Some items:
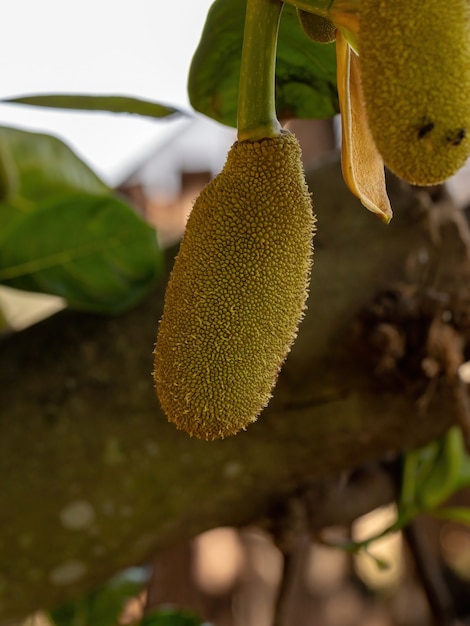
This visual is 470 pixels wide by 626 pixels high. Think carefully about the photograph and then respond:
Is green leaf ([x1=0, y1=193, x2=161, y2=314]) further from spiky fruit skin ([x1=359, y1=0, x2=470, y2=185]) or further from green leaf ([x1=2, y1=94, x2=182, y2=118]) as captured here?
spiky fruit skin ([x1=359, y1=0, x2=470, y2=185])

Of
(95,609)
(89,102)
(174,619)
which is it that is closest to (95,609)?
(95,609)

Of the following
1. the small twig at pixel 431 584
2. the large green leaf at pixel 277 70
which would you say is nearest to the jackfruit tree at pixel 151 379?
the large green leaf at pixel 277 70

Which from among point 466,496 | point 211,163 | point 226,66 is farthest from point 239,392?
point 211,163

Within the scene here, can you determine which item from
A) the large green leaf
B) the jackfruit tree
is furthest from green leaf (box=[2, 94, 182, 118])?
the jackfruit tree

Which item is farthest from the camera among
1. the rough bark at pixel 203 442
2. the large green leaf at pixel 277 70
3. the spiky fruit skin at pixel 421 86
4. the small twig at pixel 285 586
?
the small twig at pixel 285 586

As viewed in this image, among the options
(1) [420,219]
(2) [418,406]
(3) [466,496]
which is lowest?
(3) [466,496]

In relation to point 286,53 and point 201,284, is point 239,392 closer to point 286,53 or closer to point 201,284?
point 201,284

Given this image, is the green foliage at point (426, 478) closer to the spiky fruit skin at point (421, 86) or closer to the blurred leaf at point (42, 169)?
the blurred leaf at point (42, 169)
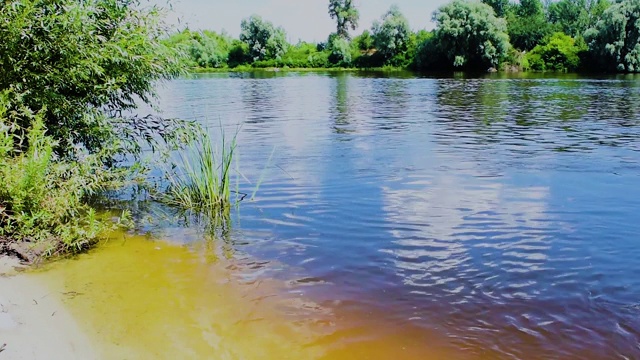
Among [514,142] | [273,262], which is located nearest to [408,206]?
[273,262]

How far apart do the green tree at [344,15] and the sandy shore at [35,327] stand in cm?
11064

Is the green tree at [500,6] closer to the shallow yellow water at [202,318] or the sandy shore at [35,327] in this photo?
the shallow yellow water at [202,318]

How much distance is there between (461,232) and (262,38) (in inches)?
3973

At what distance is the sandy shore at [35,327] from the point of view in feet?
15.6

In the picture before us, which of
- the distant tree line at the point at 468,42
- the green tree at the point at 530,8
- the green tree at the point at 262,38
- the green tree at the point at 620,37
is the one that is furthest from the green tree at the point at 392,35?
the green tree at the point at 530,8

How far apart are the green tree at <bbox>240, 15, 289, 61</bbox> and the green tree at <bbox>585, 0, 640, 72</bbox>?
188 feet

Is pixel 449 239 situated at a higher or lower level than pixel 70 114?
lower

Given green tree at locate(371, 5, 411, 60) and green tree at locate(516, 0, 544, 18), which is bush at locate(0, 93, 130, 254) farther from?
green tree at locate(516, 0, 544, 18)

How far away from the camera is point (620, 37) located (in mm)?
60031

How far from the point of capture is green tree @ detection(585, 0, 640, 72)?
58.9 metres

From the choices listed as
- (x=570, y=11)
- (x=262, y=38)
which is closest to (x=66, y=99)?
(x=262, y=38)

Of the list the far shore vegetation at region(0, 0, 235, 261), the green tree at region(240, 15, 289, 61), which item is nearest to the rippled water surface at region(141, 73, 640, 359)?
the far shore vegetation at region(0, 0, 235, 261)

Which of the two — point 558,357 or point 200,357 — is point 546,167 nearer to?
point 558,357

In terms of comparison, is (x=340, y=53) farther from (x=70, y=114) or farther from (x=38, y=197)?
(x=38, y=197)
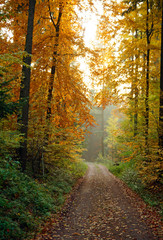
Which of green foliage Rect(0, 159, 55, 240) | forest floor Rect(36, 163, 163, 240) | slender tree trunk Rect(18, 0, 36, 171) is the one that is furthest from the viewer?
slender tree trunk Rect(18, 0, 36, 171)

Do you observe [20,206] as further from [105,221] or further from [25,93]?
[25,93]

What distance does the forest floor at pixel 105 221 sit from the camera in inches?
→ 207

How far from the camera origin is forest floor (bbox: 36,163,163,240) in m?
5.27

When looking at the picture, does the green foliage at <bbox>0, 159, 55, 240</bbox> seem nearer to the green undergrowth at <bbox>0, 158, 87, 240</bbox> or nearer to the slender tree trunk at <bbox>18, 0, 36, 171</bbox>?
the green undergrowth at <bbox>0, 158, 87, 240</bbox>

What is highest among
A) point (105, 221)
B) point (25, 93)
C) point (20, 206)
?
point (25, 93)

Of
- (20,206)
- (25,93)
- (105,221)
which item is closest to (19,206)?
(20,206)

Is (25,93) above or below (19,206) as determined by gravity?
above

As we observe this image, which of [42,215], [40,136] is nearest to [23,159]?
[40,136]

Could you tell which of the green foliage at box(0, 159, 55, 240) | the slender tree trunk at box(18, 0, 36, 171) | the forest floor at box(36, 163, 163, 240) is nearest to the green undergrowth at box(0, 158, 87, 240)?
the green foliage at box(0, 159, 55, 240)

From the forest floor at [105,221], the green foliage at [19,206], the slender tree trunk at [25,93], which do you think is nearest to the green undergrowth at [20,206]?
the green foliage at [19,206]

PROBLEM REQUIREMENTS —
Copy all of the items above word for word, leaving out the pictures.

EXERCISE RESULT —
This visual is 470 pixels wide by 626 pixels high. Think carefully about the photograph and then respond:
Is green leaf ([x1=0, y1=193, x2=161, y2=314]) further from spiky fruit skin ([x1=359, y1=0, x2=470, y2=185]) or further from green leaf ([x1=2, y1=94, x2=182, y2=118]) as captured here?
spiky fruit skin ([x1=359, y1=0, x2=470, y2=185])

Of
(95,609)
(89,102)
(174,619)
which is it that is closest to (95,609)?
(95,609)

Of the following
1. the small twig at pixel 431 584
2. the large green leaf at pixel 277 70
which would you say is nearest to the jackfruit tree at pixel 151 379?
the large green leaf at pixel 277 70

Which from among point 466,496 | point 211,163 | point 226,66 is farthest from point 239,392?
point 211,163

Within the scene here, can you determine which item from
A) the large green leaf
B) the jackfruit tree
is furthest from green leaf (box=[2, 94, 182, 118])?
the jackfruit tree

Which item is farthest from the camera among
1. the rough bark at pixel 203 442
2. the large green leaf at pixel 277 70
3. the spiky fruit skin at pixel 421 86
4. the small twig at pixel 285 586
?
the small twig at pixel 285 586

As viewed in this image, among the options
(1) [420,219]
(2) [418,406]
(3) [466,496]
which is lowest?
(3) [466,496]

In relation to point 286,53 and point 201,284, is point 239,392 closer to point 286,53 or closer to point 201,284?
point 201,284

Given this image, is the green foliage at point (426, 478) closer to the spiky fruit skin at point (421, 86) or closer to the blurred leaf at point (42, 169)?
the blurred leaf at point (42, 169)
Among [514,142] | [273,262], which is located nearest to [408,206]?
[273,262]

How far apart do the green tree at [344,15] and the sandy shore at [35,327] stand in cm?
11064

Is the green tree at [500,6] closer to the shallow yellow water at [202,318] or the sandy shore at [35,327] in this photo?
the shallow yellow water at [202,318]

How much distance is there between (461,232) and (262,38) (in inches)?
3973

At what distance is the sandy shore at [35,327] from the point of view in feet?
15.6

In the picture before us, which of
- the distant tree line at the point at 468,42
- the green tree at the point at 530,8
- the green tree at the point at 262,38
- the green tree at the point at 620,37
is the one that is furthest from the green tree at the point at 392,35?
the green tree at the point at 530,8

How far apart are the green tree at <bbox>240, 15, 289, 61</bbox> and the green tree at <bbox>585, 0, 640, 72</bbox>?
188 feet

Is pixel 449 239 situated at a higher or lower level than pixel 70 114?
lower

Given green tree at locate(371, 5, 411, 60) and green tree at locate(516, 0, 544, 18), which is bush at locate(0, 93, 130, 254) farther from?
green tree at locate(516, 0, 544, 18)

How far away from the camera is point (620, 37) located (in mm)?
60031

How far from the point of capture is green tree @ detection(585, 0, 640, 72)?
58.9 metres

From the choices listed as
- (x=570, y=11)
- (x=262, y=38)
which is closest to (x=66, y=99)?
(x=262, y=38)

Of the list the far shore vegetation at region(0, 0, 235, 261), the green tree at region(240, 15, 289, 61), which item is nearest to the rippled water surface at region(141, 73, 640, 359)?
the far shore vegetation at region(0, 0, 235, 261)

Which of the two — point 558,357 or point 200,357 — is point 546,167 nearer to?
point 558,357

In terms of comparison, is (x=340, y=53) farther from (x=70, y=114) or farther from (x=38, y=197)?
(x=38, y=197)
Which of green foliage Rect(0, 159, 55, 240) | forest floor Rect(36, 163, 163, 240) | slender tree trunk Rect(18, 0, 36, 171) is the one that is furthest from the viewer?
slender tree trunk Rect(18, 0, 36, 171)

Do you observe [20,206] as further from [105,221] or further from [25,93]?
[25,93]

What distance does the forest floor at pixel 105 221 sit from the camera in inches?
→ 207

How far from the camera origin is forest floor (bbox: 36,163,163,240) in m?
5.27

When looking at the picture, does the green foliage at <bbox>0, 159, 55, 240</bbox> seem nearer to the green undergrowth at <bbox>0, 158, 87, 240</bbox> or nearer to the slender tree trunk at <bbox>18, 0, 36, 171</bbox>?
the green undergrowth at <bbox>0, 158, 87, 240</bbox>

What is highest among
A) point (105, 221)
B) point (25, 93)
C) point (20, 206)
?
point (25, 93)

Of
- (20,206)
- (25,93)
- (105,221)
which item is closest to (19,206)?
(20,206)

Is (25,93) above or below (19,206) as determined by gravity?
above

As we observe this image, which of [42,215], [40,136] is nearest to [23,159]?
[40,136]

Could you tell which of the green foliage at box(0, 159, 55, 240) | the slender tree trunk at box(18, 0, 36, 171) | the forest floor at box(36, 163, 163, 240) is nearest to the green undergrowth at box(0, 158, 87, 240)?
the green foliage at box(0, 159, 55, 240)

From the forest floor at [105,221], the green foliage at [19,206], the slender tree trunk at [25,93], which do you think is nearest to the green undergrowth at [20,206]?
the green foliage at [19,206]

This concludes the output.